Elizabeth is an outer northern suburb of the Adelaide metropolitan area, South Australia, 24 km north of the Adelaide city centre. It is located in the City of Playford. At the 2016 census, Elizabeth had a population of 1,024.

Established in 1955, it was the seat of the former local government body, the Old City of Elizabeth, which included Elizabeth as well as the immediately adjacent suburbs on all sides except the west. Although the City of Elizabeth no longer exists, having been amalgamated into the much larger City of Playford in 1997, the term "Elizabeth", in the context of Adelaide, typically refers to the historic municipality and the distinct community therein.

History
Before the 1950s, most of the area surrounding today's suburb of Elizabeth was farming land. After the end of the Second World War with its shortage of materials, the state government decided that South Australia needed to grow and become industrialised. A satellite city was planned for northern metropolitan fringe of Adelaide between the existing townships of Salisbury and Smithfield. The South Australian Housing Trust initiated a housing development program in the area, with a purchase of  at the site of the present suburb.

The township (now suburb) of Elizabeth was established on 16 November 1955, being named after Queen Elizabeth II, former queen of Australia, and inaugurated by Sir Thomas Playford, who was then premier of South Australia.

### Set task A
In the records, rewrite everything from the line containing "Does the position" down to the end of the records, swapping "calculator button" for "keypad key" and leaving all else as it is.
The text about Elizabeth, South Australia, and the records have nothing to do with each other.

### Data lines
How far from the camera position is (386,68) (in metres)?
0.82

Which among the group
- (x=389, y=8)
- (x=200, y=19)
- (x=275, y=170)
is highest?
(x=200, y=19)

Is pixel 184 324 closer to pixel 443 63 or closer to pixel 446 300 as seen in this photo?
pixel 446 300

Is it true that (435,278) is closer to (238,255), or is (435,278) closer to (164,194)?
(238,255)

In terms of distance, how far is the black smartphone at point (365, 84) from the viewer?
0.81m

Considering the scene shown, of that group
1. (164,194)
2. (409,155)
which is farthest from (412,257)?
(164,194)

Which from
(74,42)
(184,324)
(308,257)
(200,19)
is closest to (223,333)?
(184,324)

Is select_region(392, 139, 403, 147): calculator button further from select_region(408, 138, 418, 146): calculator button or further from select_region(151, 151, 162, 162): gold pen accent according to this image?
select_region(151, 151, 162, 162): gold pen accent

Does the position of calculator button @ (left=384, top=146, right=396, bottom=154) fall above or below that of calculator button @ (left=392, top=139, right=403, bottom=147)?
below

### Set task B
Please carry on the text about Elizabeth, South Australia, starting where it stops.

### Written answer A
Does the position of keypad key @ (left=384, top=146, right=396, bottom=154) fall above or below that of keypad key @ (left=392, top=139, right=403, bottom=147)?
below

### Written answer B
The town council was briefly renamed the District Council of Salisbury and Elizabeth on 22 August 1963. On 13 February 1964, a new local government body, the municipality of Elizabeth, later called City of Elizabeth, was created by severance from the District Council of Salisbury.

Geography
Elizabeth is the seat of the Playford local government area and thus acts as a central business district for the surrounding suburbs. It lies mostly between the Gawler railway line and the hills face. DSTO Edinburgh is located to the west of Elizabeth.

Demographics
The 2016 Australian census by the Australian Bureau of Statistics counted 1,024 persons in the suburb of Elizabeth on census night. Of these, 543 (52.9%) were male and 483 (47.1%) were female.

The majority of residents 657 (65.2%) were born in Australia, while 81 (8.0%) were born in England.

The median age of Elizabeth residents was 38. Children aged 0–14 years made up 16.7% of the population and people aged 65 years and over made up 14.8% of the population.

Afghanistan was third as place of birth and parents' birth after Australia and England, overtaking Scotland, and Hazaraghi was the language next most frequently spoken at home after English.

In 2007, Northern Sound System was established at 71 Elizabeth Way. The centre has offered programs, courses and workshops in various skills, including DJ, hip hop music, youth choir, gaming and animation; songwriting and music production, and it also includes recording studios, a live music venue, and rehearsal spaces.

Facilities and attractions

The City of Playford civic centre houses the council chambers, the Elizabeth branch of the Playford Library and the Shedley Theatre.   

Westerly adjacent to the civic centre is the Elizabeth Shopping Centre at the heart of the suburb. Formerly known as Elizabeth Town Centre, it has been progressively expanded since the 1960s. In its early days it featured open-air malls, but today it comprises a single storey undercover mall. A major renovation and extension was completed in 2004.

Parks
Dauntsey Reserve is located between Winterslow Road and Woodford Road. Ridley Reserve is located on the suburb's southern boundary. There are other parks and reserves in the suburb.

Schools
Playford International College (formerly Fremont-Elizabeth City High School) is on Philip Highway. Kaurna Plains School is on Ridley Road.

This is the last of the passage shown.